In the definiton of the routine load we are specifying the table to write into using the ON clause. In the properties we specify that we are ingesting JSON objects from Kafka. We also specify jsonpaths which allows us to select keys from within the JSON payload. We are extracting keys that would become columns in the raw people table. Since jsonpaths is a stringified JSON list, we need to escape the quotes. Finally, we specify the Kafka broker and the topic to read from.

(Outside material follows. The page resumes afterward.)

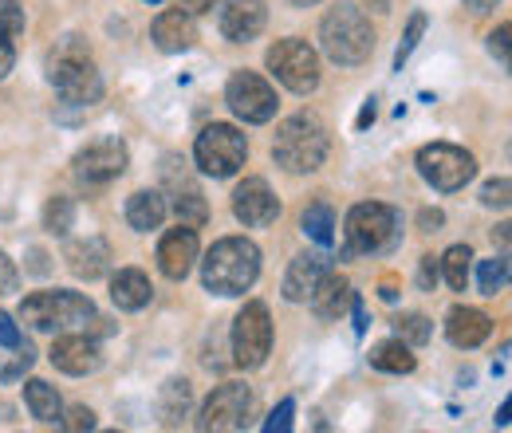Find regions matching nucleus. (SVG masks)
<instances>
[{"mask_svg":"<svg viewBox=\"0 0 512 433\" xmlns=\"http://www.w3.org/2000/svg\"><path fill=\"white\" fill-rule=\"evenodd\" d=\"M256 276H260V248L249 237H225L201 260V284L213 296H245Z\"/></svg>","mask_w":512,"mask_h":433,"instance_id":"obj_1","label":"nucleus"},{"mask_svg":"<svg viewBox=\"0 0 512 433\" xmlns=\"http://www.w3.org/2000/svg\"><path fill=\"white\" fill-rule=\"evenodd\" d=\"M327 146H331L327 126L312 111H300L280 123L276 138H272V158L288 174H316L327 158Z\"/></svg>","mask_w":512,"mask_h":433,"instance_id":"obj_2","label":"nucleus"},{"mask_svg":"<svg viewBox=\"0 0 512 433\" xmlns=\"http://www.w3.org/2000/svg\"><path fill=\"white\" fill-rule=\"evenodd\" d=\"M48 79H52V87L64 95V103L91 107V103L103 99V75L95 71L91 52H87L83 40H75V36L60 40L56 52L48 56Z\"/></svg>","mask_w":512,"mask_h":433,"instance_id":"obj_3","label":"nucleus"},{"mask_svg":"<svg viewBox=\"0 0 512 433\" xmlns=\"http://www.w3.org/2000/svg\"><path fill=\"white\" fill-rule=\"evenodd\" d=\"M320 48L339 67H359L375 52V28L359 8H331L320 24Z\"/></svg>","mask_w":512,"mask_h":433,"instance_id":"obj_4","label":"nucleus"},{"mask_svg":"<svg viewBox=\"0 0 512 433\" xmlns=\"http://www.w3.org/2000/svg\"><path fill=\"white\" fill-rule=\"evenodd\" d=\"M402 241V217L383 201H363L347 213V252L383 256Z\"/></svg>","mask_w":512,"mask_h":433,"instance_id":"obj_5","label":"nucleus"},{"mask_svg":"<svg viewBox=\"0 0 512 433\" xmlns=\"http://www.w3.org/2000/svg\"><path fill=\"white\" fill-rule=\"evenodd\" d=\"M20 319L32 323L36 331L56 335V331H71V327L91 323V319H95V304H91L83 292H64V288H56V292H36V296H28V300L20 304Z\"/></svg>","mask_w":512,"mask_h":433,"instance_id":"obj_6","label":"nucleus"},{"mask_svg":"<svg viewBox=\"0 0 512 433\" xmlns=\"http://www.w3.org/2000/svg\"><path fill=\"white\" fill-rule=\"evenodd\" d=\"M193 158H197L201 174H209V178H233L245 166V158H249V142H245V134L237 126L209 123L197 134V142H193Z\"/></svg>","mask_w":512,"mask_h":433,"instance_id":"obj_7","label":"nucleus"},{"mask_svg":"<svg viewBox=\"0 0 512 433\" xmlns=\"http://www.w3.org/2000/svg\"><path fill=\"white\" fill-rule=\"evenodd\" d=\"M268 71L296 95H312L320 87V56L304 40H276L268 48Z\"/></svg>","mask_w":512,"mask_h":433,"instance_id":"obj_8","label":"nucleus"},{"mask_svg":"<svg viewBox=\"0 0 512 433\" xmlns=\"http://www.w3.org/2000/svg\"><path fill=\"white\" fill-rule=\"evenodd\" d=\"M268 351H272V315L260 300H249L233 319V363L241 371H256L264 367Z\"/></svg>","mask_w":512,"mask_h":433,"instance_id":"obj_9","label":"nucleus"},{"mask_svg":"<svg viewBox=\"0 0 512 433\" xmlns=\"http://www.w3.org/2000/svg\"><path fill=\"white\" fill-rule=\"evenodd\" d=\"M418 174L442 193H453L465 182H473L477 174V162L469 150L461 146H449V142H434V146H422L418 150Z\"/></svg>","mask_w":512,"mask_h":433,"instance_id":"obj_10","label":"nucleus"},{"mask_svg":"<svg viewBox=\"0 0 512 433\" xmlns=\"http://www.w3.org/2000/svg\"><path fill=\"white\" fill-rule=\"evenodd\" d=\"M253 418V390L245 382H225L217 386L205 406H201V418H197V430H245Z\"/></svg>","mask_w":512,"mask_h":433,"instance_id":"obj_11","label":"nucleus"},{"mask_svg":"<svg viewBox=\"0 0 512 433\" xmlns=\"http://www.w3.org/2000/svg\"><path fill=\"white\" fill-rule=\"evenodd\" d=\"M225 103L241 123H272L276 115V91L256 75V71H237L225 87Z\"/></svg>","mask_w":512,"mask_h":433,"instance_id":"obj_12","label":"nucleus"},{"mask_svg":"<svg viewBox=\"0 0 512 433\" xmlns=\"http://www.w3.org/2000/svg\"><path fill=\"white\" fill-rule=\"evenodd\" d=\"M127 162H130L127 142H119V138H95V142H87L75 154V174L83 182H91V186H107V182H115L127 170Z\"/></svg>","mask_w":512,"mask_h":433,"instance_id":"obj_13","label":"nucleus"},{"mask_svg":"<svg viewBox=\"0 0 512 433\" xmlns=\"http://www.w3.org/2000/svg\"><path fill=\"white\" fill-rule=\"evenodd\" d=\"M233 213L245 229H268L280 217V201L264 178H245L233 193Z\"/></svg>","mask_w":512,"mask_h":433,"instance_id":"obj_14","label":"nucleus"},{"mask_svg":"<svg viewBox=\"0 0 512 433\" xmlns=\"http://www.w3.org/2000/svg\"><path fill=\"white\" fill-rule=\"evenodd\" d=\"M197 252H201L197 229L178 221V229H170V233L158 241V268H162V276H166V280H186L193 272V264H197Z\"/></svg>","mask_w":512,"mask_h":433,"instance_id":"obj_15","label":"nucleus"},{"mask_svg":"<svg viewBox=\"0 0 512 433\" xmlns=\"http://www.w3.org/2000/svg\"><path fill=\"white\" fill-rule=\"evenodd\" d=\"M48 359H52L56 371L71 374V378L95 374L99 367H103V351H99V343L87 339V335H60V339L52 343Z\"/></svg>","mask_w":512,"mask_h":433,"instance_id":"obj_16","label":"nucleus"},{"mask_svg":"<svg viewBox=\"0 0 512 433\" xmlns=\"http://www.w3.org/2000/svg\"><path fill=\"white\" fill-rule=\"evenodd\" d=\"M264 24H268L264 0H225L221 8V36L229 44H249L264 32Z\"/></svg>","mask_w":512,"mask_h":433,"instance_id":"obj_17","label":"nucleus"},{"mask_svg":"<svg viewBox=\"0 0 512 433\" xmlns=\"http://www.w3.org/2000/svg\"><path fill=\"white\" fill-rule=\"evenodd\" d=\"M150 36H154L158 52L178 56V52H190L193 48V40H197V24H193V16L186 12V8H166V12L154 20Z\"/></svg>","mask_w":512,"mask_h":433,"instance_id":"obj_18","label":"nucleus"},{"mask_svg":"<svg viewBox=\"0 0 512 433\" xmlns=\"http://www.w3.org/2000/svg\"><path fill=\"white\" fill-rule=\"evenodd\" d=\"M323 272H327V256H323V252H300V256L288 264V276H284V284H280L284 300H288V304H308V296L316 292Z\"/></svg>","mask_w":512,"mask_h":433,"instance_id":"obj_19","label":"nucleus"},{"mask_svg":"<svg viewBox=\"0 0 512 433\" xmlns=\"http://www.w3.org/2000/svg\"><path fill=\"white\" fill-rule=\"evenodd\" d=\"M489 335H493V319L481 308H453L446 315V339L461 351L481 347Z\"/></svg>","mask_w":512,"mask_h":433,"instance_id":"obj_20","label":"nucleus"},{"mask_svg":"<svg viewBox=\"0 0 512 433\" xmlns=\"http://www.w3.org/2000/svg\"><path fill=\"white\" fill-rule=\"evenodd\" d=\"M67 268L79 276V280H99L107 268H111V248L103 237H87V241H71L64 248Z\"/></svg>","mask_w":512,"mask_h":433,"instance_id":"obj_21","label":"nucleus"},{"mask_svg":"<svg viewBox=\"0 0 512 433\" xmlns=\"http://www.w3.org/2000/svg\"><path fill=\"white\" fill-rule=\"evenodd\" d=\"M351 280L343 276V272H323L320 284H316V292L308 296V304H312V311H316V319H339L343 311H347V304H351Z\"/></svg>","mask_w":512,"mask_h":433,"instance_id":"obj_22","label":"nucleus"},{"mask_svg":"<svg viewBox=\"0 0 512 433\" xmlns=\"http://www.w3.org/2000/svg\"><path fill=\"white\" fill-rule=\"evenodd\" d=\"M150 296H154V288H150L146 272L123 268V272L111 276V300H115V308L119 311H142L146 304H150Z\"/></svg>","mask_w":512,"mask_h":433,"instance_id":"obj_23","label":"nucleus"},{"mask_svg":"<svg viewBox=\"0 0 512 433\" xmlns=\"http://www.w3.org/2000/svg\"><path fill=\"white\" fill-rule=\"evenodd\" d=\"M166 221V197L158 189H138L127 201V225L134 233H154Z\"/></svg>","mask_w":512,"mask_h":433,"instance_id":"obj_24","label":"nucleus"},{"mask_svg":"<svg viewBox=\"0 0 512 433\" xmlns=\"http://www.w3.org/2000/svg\"><path fill=\"white\" fill-rule=\"evenodd\" d=\"M24 406H28L32 418L44 422V426H60V418H64V402H60L56 386H48L44 378L24 382Z\"/></svg>","mask_w":512,"mask_h":433,"instance_id":"obj_25","label":"nucleus"},{"mask_svg":"<svg viewBox=\"0 0 512 433\" xmlns=\"http://www.w3.org/2000/svg\"><path fill=\"white\" fill-rule=\"evenodd\" d=\"M371 367L386 374H410L418 367V359L410 355V347H406L402 339H386V343H379V347L371 351Z\"/></svg>","mask_w":512,"mask_h":433,"instance_id":"obj_26","label":"nucleus"},{"mask_svg":"<svg viewBox=\"0 0 512 433\" xmlns=\"http://www.w3.org/2000/svg\"><path fill=\"white\" fill-rule=\"evenodd\" d=\"M469 268H473V248L469 245L446 248V256L438 260V272L446 276L453 292H465V284H469Z\"/></svg>","mask_w":512,"mask_h":433,"instance_id":"obj_27","label":"nucleus"},{"mask_svg":"<svg viewBox=\"0 0 512 433\" xmlns=\"http://www.w3.org/2000/svg\"><path fill=\"white\" fill-rule=\"evenodd\" d=\"M190 410V382L186 378H174L162 386V422L166 426H178V418H186Z\"/></svg>","mask_w":512,"mask_h":433,"instance_id":"obj_28","label":"nucleus"},{"mask_svg":"<svg viewBox=\"0 0 512 433\" xmlns=\"http://www.w3.org/2000/svg\"><path fill=\"white\" fill-rule=\"evenodd\" d=\"M304 233L323 248L335 241V213H331V205L316 201V205L304 209Z\"/></svg>","mask_w":512,"mask_h":433,"instance_id":"obj_29","label":"nucleus"},{"mask_svg":"<svg viewBox=\"0 0 512 433\" xmlns=\"http://www.w3.org/2000/svg\"><path fill=\"white\" fill-rule=\"evenodd\" d=\"M174 213H178V221H182V225H193V229H201V225L209 221V205H205L201 189L186 186V193L178 189V197H174Z\"/></svg>","mask_w":512,"mask_h":433,"instance_id":"obj_30","label":"nucleus"},{"mask_svg":"<svg viewBox=\"0 0 512 433\" xmlns=\"http://www.w3.org/2000/svg\"><path fill=\"white\" fill-rule=\"evenodd\" d=\"M434 335V323L426 315H398L394 319V339H402L406 347H426Z\"/></svg>","mask_w":512,"mask_h":433,"instance_id":"obj_31","label":"nucleus"},{"mask_svg":"<svg viewBox=\"0 0 512 433\" xmlns=\"http://www.w3.org/2000/svg\"><path fill=\"white\" fill-rule=\"evenodd\" d=\"M477 284H481L485 296L505 292V284H509V256L501 252V256H493V260H481V268H477Z\"/></svg>","mask_w":512,"mask_h":433,"instance_id":"obj_32","label":"nucleus"},{"mask_svg":"<svg viewBox=\"0 0 512 433\" xmlns=\"http://www.w3.org/2000/svg\"><path fill=\"white\" fill-rule=\"evenodd\" d=\"M44 225L56 233V237H67L71 225H75V201L71 197H52L44 205Z\"/></svg>","mask_w":512,"mask_h":433,"instance_id":"obj_33","label":"nucleus"},{"mask_svg":"<svg viewBox=\"0 0 512 433\" xmlns=\"http://www.w3.org/2000/svg\"><path fill=\"white\" fill-rule=\"evenodd\" d=\"M8 351H12V355L0 363V382H16V378H24V371L36 363V351H32L24 339H20L16 347H8Z\"/></svg>","mask_w":512,"mask_h":433,"instance_id":"obj_34","label":"nucleus"},{"mask_svg":"<svg viewBox=\"0 0 512 433\" xmlns=\"http://www.w3.org/2000/svg\"><path fill=\"white\" fill-rule=\"evenodd\" d=\"M426 36V16L422 12H414L410 16V24H406V36H402V44H398V52H394V67L402 71V63L410 60V52L418 48V40Z\"/></svg>","mask_w":512,"mask_h":433,"instance_id":"obj_35","label":"nucleus"},{"mask_svg":"<svg viewBox=\"0 0 512 433\" xmlns=\"http://www.w3.org/2000/svg\"><path fill=\"white\" fill-rule=\"evenodd\" d=\"M509 178H493V182H485L481 189V205H489V209H509Z\"/></svg>","mask_w":512,"mask_h":433,"instance_id":"obj_36","label":"nucleus"},{"mask_svg":"<svg viewBox=\"0 0 512 433\" xmlns=\"http://www.w3.org/2000/svg\"><path fill=\"white\" fill-rule=\"evenodd\" d=\"M292 414H296V402H292V398H284V402L272 410V418L264 422V430H268V433H288V430H292Z\"/></svg>","mask_w":512,"mask_h":433,"instance_id":"obj_37","label":"nucleus"},{"mask_svg":"<svg viewBox=\"0 0 512 433\" xmlns=\"http://www.w3.org/2000/svg\"><path fill=\"white\" fill-rule=\"evenodd\" d=\"M0 24L8 28V36L24 32V8H20V0H0Z\"/></svg>","mask_w":512,"mask_h":433,"instance_id":"obj_38","label":"nucleus"},{"mask_svg":"<svg viewBox=\"0 0 512 433\" xmlns=\"http://www.w3.org/2000/svg\"><path fill=\"white\" fill-rule=\"evenodd\" d=\"M60 426L71 433H79V430H95V414L87 410V406H71L64 418H60Z\"/></svg>","mask_w":512,"mask_h":433,"instance_id":"obj_39","label":"nucleus"},{"mask_svg":"<svg viewBox=\"0 0 512 433\" xmlns=\"http://www.w3.org/2000/svg\"><path fill=\"white\" fill-rule=\"evenodd\" d=\"M16 288H20V272L8 260V252H0V296H12Z\"/></svg>","mask_w":512,"mask_h":433,"instance_id":"obj_40","label":"nucleus"},{"mask_svg":"<svg viewBox=\"0 0 512 433\" xmlns=\"http://www.w3.org/2000/svg\"><path fill=\"white\" fill-rule=\"evenodd\" d=\"M489 52L501 60V67H509V24H501V28L489 36Z\"/></svg>","mask_w":512,"mask_h":433,"instance_id":"obj_41","label":"nucleus"},{"mask_svg":"<svg viewBox=\"0 0 512 433\" xmlns=\"http://www.w3.org/2000/svg\"><path fill=\"white\" fill-rule=\"evenodd\" d=\"M418 284H422V292H430V288L438 284V260H434V256H422V264H418Z\"/></svg>","mask_w":512,"mask_h":433,"instance_id":"obj_42","label":"nucleus"},{"mask_svg":"<svg viewBox=\"0 0 512 433\" xmlns=\"http://www.w3.org/2000/svg\"><path fill=\"white\" fill-rule=\"evenodd\" d=\"M20 343V327L8 311H0V347H16Z\"/></svg>","mask_w":512,"mask_h":433,"instance_id":"obj_43","label":"nucleus"},{"mask_svg":"<svg viewBox=\"0 0 512 433\" xmlns=\"http://www.w3.org/2000/svg\"><path fill=\"white\" fill-rule=\"evenodd\" d=\"M12 63H16V52H12V36H8V28L0 24V79L12 71Z\"/></svg>","mask_w":512,"mask_h":433,"instance_id":"obj_44","label":"nucleus"},{"mask_svg":"<svg viewBox=\"0 0 512 433\" xmlns=\"http://www.w3.org/2000/svg\"><path fill=\"white\" fill-rule=\"evenodd\" d=\"M442 221H446V217H442V209H422V217H418V225H422L426 233H438V229H442Z\"/></svg>","mask_w":512,"mask_h":433,"instance_id":"obj_45","label":"nucleus"},{"mask_svg":"<svg viewBox=\"0 0 512 433\" xmlns=\"http://www.w3.org/2000/svg\"><path fill=\"white\" fill-rule=\"evenodd\" d=\"M221 0H182V8L190 12V16H205V12H213Z\"/></svg>","mask_w":512,"mask_h":433,"instance_id":"obj_46","label":"nucleus"},{"mask_svg":"<svg viewBox=\"0 0 512 433\" xmlns=\"http://www.w3.org/2000/svg\"><path fill=\"white\" fill-rule=\"evenodd\" d=\"M375 123V99H367V103H363V111H359V130H367V126Z\"/></svg>","mask_w":512,"mask_h":433,"instance_id":"obj_47","label":"nucleus"},{"mask_svg":"<svg viewBox=\"0 0 512 433\" xmlns=\"http://www.w3.org/2000/svg\"><path fill=\"white\" fill-rule=\"evenodd\" d=\"M469 8H477V12H485V8H497V0H465Z\"/></svg>","mask_w":512,"mask_h":433,"instance_id":"obj_48","label":"nucleus"},{"mask_svg":"<svg viewBox=\"0 0 512 433\" xmlns=\"http://www.w3.org/2000/svg\"><path fill=\"white\" fill-rule=\"evenodd\" d=\"M493 241H501V245H509V225H501V229L493 233Z\"/></svg>","mask_w":512,"mask_h":433,"instance_id":"obj_49","label":"nucleus"},{"mask_svg":"<svg viewBox=\"0 0 512 433\" xmlns=\"http://www.w3.org/2000/svg\"><path fill=\"white\" fill-rule=\"evenodd\" d=\"M509 410H512V406L505 402V406H501V414H497V426H509Z\"/></svg>","mask_w":512,"mask_h":433,"instance_id":"obj_50","label":"nucleus"},{"mask_svg":"<svg viewBox=\"0 0 512 433\" xmlns=\"http://www.w3.org/2000/svg\"><path fill=\"white\" fill-rule=\"evenodd\" d=\"M296 8H308V4H320V0H292Z\"/></svg>","mask_w":512,"mask_h":433,"instance_id":"obj_51","label":"nucleus"},{"mask_svg":"<svg viewBox=\"0 0 512 433\" xmlns=\"http://www.w3.org/2000/svg\"><path fill=\"white\" fill-rule=\"evenodd\" d=\"M150 4H158V0H150Z\"/></svg>","mask_w":512,"mask_h":433,"instance_id":"obj_52","label":"nucleus"}]
</instances>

You can see the running task using

1
SHOW ALL ROUTINE LOAD FOR ingest.load_people;

After waiting for some time to let the task finish ingesting the rows we can create the view. We’ll start by creating the database.

1
CREATE DATABASE warehouse;

Finally, we will create the view

1
2
3
4
5
6
7
8
9
CREATE VIEW warehouse.people AS
SELECT
id,
customer_id,
REPLACE(json_extract(source, '$.name'), "\"", '') AS name,
FROM_UNIXTIME(CAST(replace(json_extract(source, '$.created_at'), "\"", '') AS BIGINT) / 1000) created_at,
FROM_UNIXTIME(CAST(replace(json_extract(source, '$.updated_at'), "\"", '') AS BIGINT) / 1000) updated_at,
FROM_UNIXTIME(CAST(replace(json_extract(source, '$.deleted_at'), "\"", '') AS BIGINT) / 1000) deleted_at
FROM ingest.people;

In the SQL above, we are extacting the fields from the JSON that we stored. We are processing them to remove quotations, and converting the epoch sent by Debezium to a DATETIME object. Since we have enabled merge-on-write, subsequent updates to the source table in Postgres would be reflected automatically in the view.

We can now see the data stored in the view.

1
SELECT * FROM warehouse.people LIMIT 1;

and this gives us

1
2
3
| customer_id | id    | name           | created_at          | updated_at | deleted_at |
|-------------|-------|----------------|---------------------|------------|------------|
| 1 | 28910 | Douglas Becker | 2023-11-03 11:42:09 | NULL | NULL |

That’s it. That’s how you can set up a real-time data warehouse using Doris, Debezium, and Kafka.